STM32F767ZI External Interrupt Handling

1.3k Views Asked by At

I'm attempting to create a proper SPI slave interface for an AD7768-4 ADC. The ADC has a SPI interface, but it doesn't output the conversions via SPI. Instead, there are data outputs that are clocked out on individual GPIO pins. So I basically need to bit-bang data, and output to SPI to get a proper slave SPI interface. Please don't ask why I'm doing it this way, it was assigned to me.

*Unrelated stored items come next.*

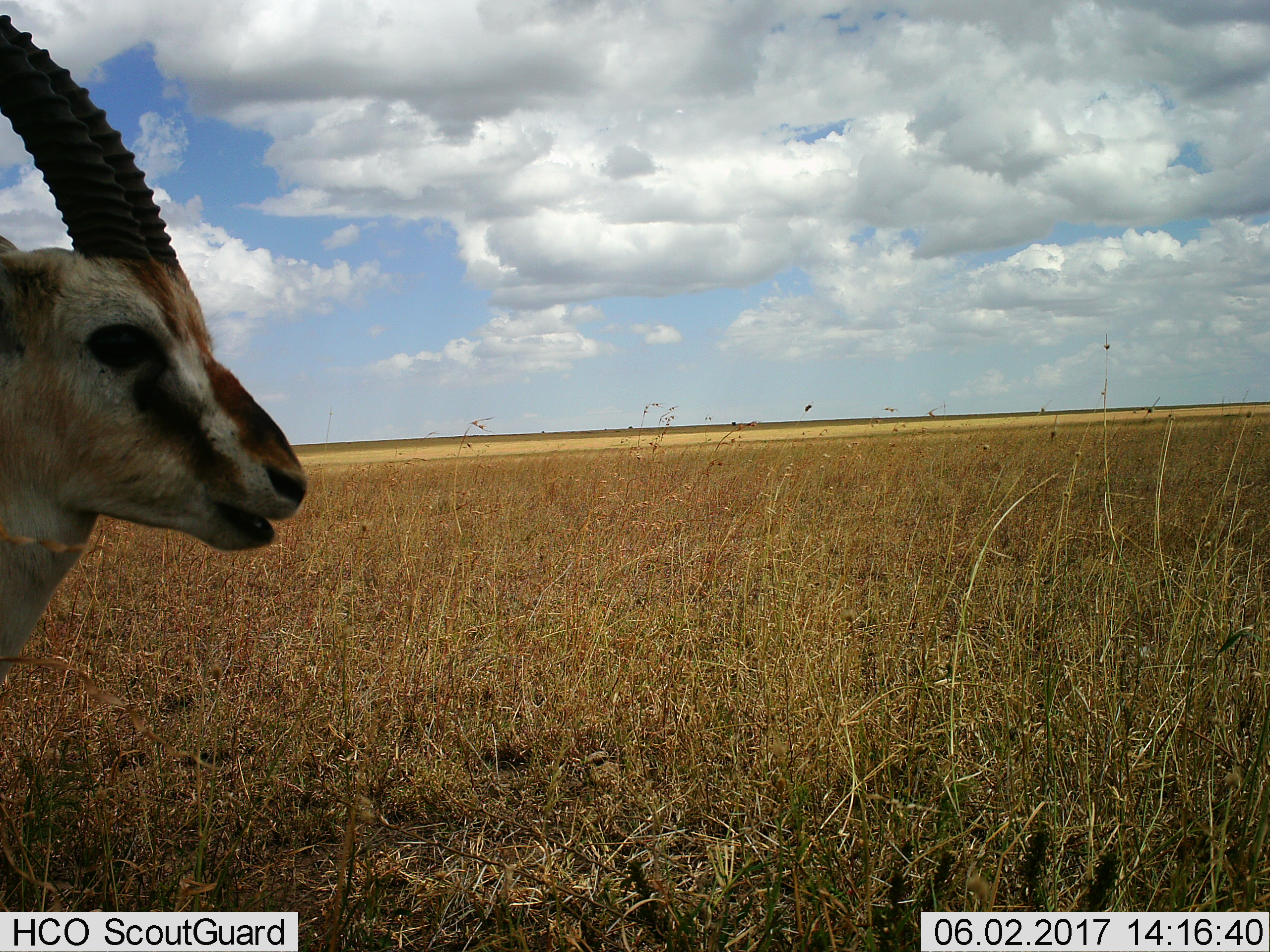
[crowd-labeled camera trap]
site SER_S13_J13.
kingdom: Animalia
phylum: Chordata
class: Mammalia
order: Artiodactyla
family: Bovidae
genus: Eudorcas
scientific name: Eudorcas thomsonii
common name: thomson's gazelle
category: gazellethomsons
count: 1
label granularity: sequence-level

The issue I'm having is with the interrupts. I'm using the STM32F767ZI processor - it runs at 216 MHz, and my ADC data MUST BE clocked out at 20MHz. I've set up my NMIs but what I'm not seeing is where the system calls or points to the interrupt handler.

I used the STMCubeMX software to assign pins and generate the setup code, and in the stm32F7xx.c file, it shows the NMI_Handler() function, but I don't see a pointer to it anywhere in the system files. I also found void HAL_GPIO_EXTI_IRQHandler() function in STM32F7xx_hal_gpio.c, which appears to check if the pin is asserted, and clears any pending bits, but it doesn't reset the interrupt flag, or check it, and again, I see no pointer to this function.

To more thoroughly complicate things, I have 10 clock cycles to determine which flag is set (1 of two at a time), reset it, incerment a variable, and move data from the GPIO registers. I believe this is possible, but again, I'm uncertain of what the system is doing as soon as the interrupt is tripped.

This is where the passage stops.